Today we were back with the first Nacho, the bald one we had on Monday. I finally asked Carla (our site manager) why Nacho is such a common name in Spain even though its a type of cheese, and she told me its the nickname for “Ignacio”.
Our first surgery was a fun one because the bone saw came out. Our patient was a female in her 80s with a hip fracture located on the neck of the femur. Dr. “Ignacio” told us that when a fracture occurs there, no blood supply to the head of the femur is received, causing the tissue to become necrotic. He would need to put in a new, artificial head and neck of the femur. If the trochanter was the part that was fractured, he could simply put in a nail to fix it.
Out came the electric bone saw. Dr. Nacho was teaching a resident how to perform the surgery. She was a small girl about my size and I kept wondering how she was going to pull this off: all the other orthopedic surgeons I had seen thus far were large, muscular men. However, she ended up surprising me. Blood was spattering everyone’s scrubs, face, and glasses but the resident kept going with incredible accuracy and steady hands. I must have been making an uncomfortable face because the anesthesiologist walked up to me and said: “I don’t like the sound of it either. You get used to it though.”
The resident chopped off the head and neck of the bone and then hammered the stake deep within the femur.

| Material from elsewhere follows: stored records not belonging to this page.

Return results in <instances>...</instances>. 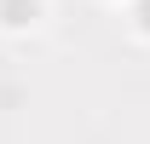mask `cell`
<instances>
[{
	"label": "cell",
	"mask_w": 150,
	"mask_h": 144,
	"mask_svg": "<svg viewBox=\"0 0 150 144\" xmlns=\"http://www.w3.org/2000/svg\"><path fill=\"white\" fill-rule=\"evenodd\" d=\"M40 0H0V23L6 29H23V23H35Z\"/></svg>",
	"instance_id": "6da1fadb"
},
{
	"label": "cell",
	"mask_w": 150,
	"mask_h": 144,
	"mask_svg": "<svg viewBox=\"0 0 150 144\" xmlns=\"http://www.w3.org/2000/svg\"><path fill=\"white\" fill-rule=\"evenodd\" d=\"M133 18H139V29L150 35V0H139V12H133Z\"/></svg>",
	"instance_id": "7a4b0ae2"
}]
</instances>
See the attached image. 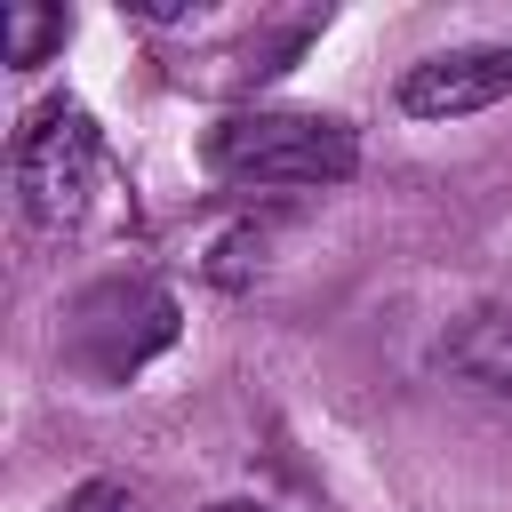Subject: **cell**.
<instances>
[{
    "mask_svg": "<svg viewBox=\"0 0 512 512\" xmlns=\"http://www.w3.org/2000/svg\"><path fill=\"white\" fill-rule=\"evenodd\" d=\"M208 512H264V504H248V496H224V504H208Z\"/></svg>",
    "mask_w": 512,
    "mask_h": 512,
    "instance_id": "ba28073f",
    "label": "cell"
},
{
    "mask_svg": "<svg viewBox=\"0 0 512 512\" xmlns=\"http://www.w3.org/2000/svg\"><path fill=\"white\" fill-rule=\"evenodd\" d=\"M112 160H104V128L80 104H40L16 136V200L40 232H88L104 208Z\"/></svg>",
    "mask_w": 512,
    "mask_h": 512,
    "instance_id": "7a4b0ae2",
    "label": "cell"
},
{
    "mask_svg": "<svg viewBox=\"0 0 512 512\" xmlns=\"http://www.w3.org/2000/svg\"><path fill=\"white\" fill-rule=\"evenodd\" d=\"M56 344L88 384H128L176 344V296L160 280H144V272H112V280H96V288H80L64 304Z\"/></svg>",
    "mask_w": 512,
    "mask_h": 512,
    "instance_id": "3957f363",
    "label": "cell"
},
{
    "mask_svg": "<svg viewBox=\"0 0 512 512\" xmlns=\"http://www.w3.org/2000/svg\"><path fill=\"white\" fill-rule=\"evenodd\" d=\"M64 32H72L64 8H32V0L0 8V40H8V64H16V72H32L48 48H64Z\"/></svg>",
    "mask_w": 512,
    "mask_h": 512,
    "instance_id": "8992f818",
    "label": "cell"
},
{
    "mask_svg": "<svg viewBox=\"0 0 512 512\" xmlns=\"http://www.w3.org/2000/svg\"><path fill=\"white\" fill-rule=\"evenodd\" d=\"M200 168L240 192H288V184H344L360 168V136L328 112H224L200 136Z\"/></svg>",
    "mask_w": 512,
    "mask_h": 512,
    "instance_id": "6da1fadb",
    "label": "cell"
},
{
    "mask_svg": "<svg viewBox=\"0 0 512 512\" xmlns=\"http://www.w3.org/2000/svg\"><path fill=\"white\" fill-rule=\"evenodd\" d=\"M504 96H512V48L504 40L440 48V56L408 64V80H400V112L408 120H464V112H488Z\"/></svg>",
    "mask_w": 512,
    "mask_h": 512,
    "instance_id": "277c9868",
    "label": "cell"
},
{
    "mask_svg": "<svg viewBox=\"0 0 512 512\" xmlns=\"http://www.w3.org/2000/svg\"><path fill=\"white\" fill-rule=\"evenodd\" d=\"M440 368H448L464 392H480L488 408H512V312H504V304L464 312V320L448 328V344H440Z\"/></svg>",
    "mask_w": 512,
    "mask_h": 512,
    "instance_id": "5b68a950",
    "label": "cell"
},
{
    "mask_svg": "<svg viewBox=\"0 0 512 512\" xmlns=\"http://www.w3.org/2000/svg\"><path fill=\"white\" fill-rule=\"evenodd\" d=\"M120 504H128V496H120L112 480H80V488H64L48 512H120Z\"/></svg>",
    "mask_w": 512,
    "mask_h": 512,
    "instance_id": "52a82bcc",
    "label": "cell"
}]
</instances>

The socket prosthetic slipped right into the acetabulum of the pelvis, and she sewed up the patient like it was no big deal.
Our second surgery was another hip replacement, but this one was for a non-ambulatory female in her 90s. This time, Dr. Nacho was leading, and he told us that he traditionally prefers the posterolateral approach to hip replacements: entering the joint from the backside verses the lateral approach (side) or anterolateral approach (front).

Dr. Nacho did the surgery within 2 hours without any complications, while still joking around with the other surgeons and spraying them with sterilizing water. I realized that I would miss the orthopedics department. All the surgeons I had met were fun people, and I mean that in the most sincere way. They made sawing bones fun.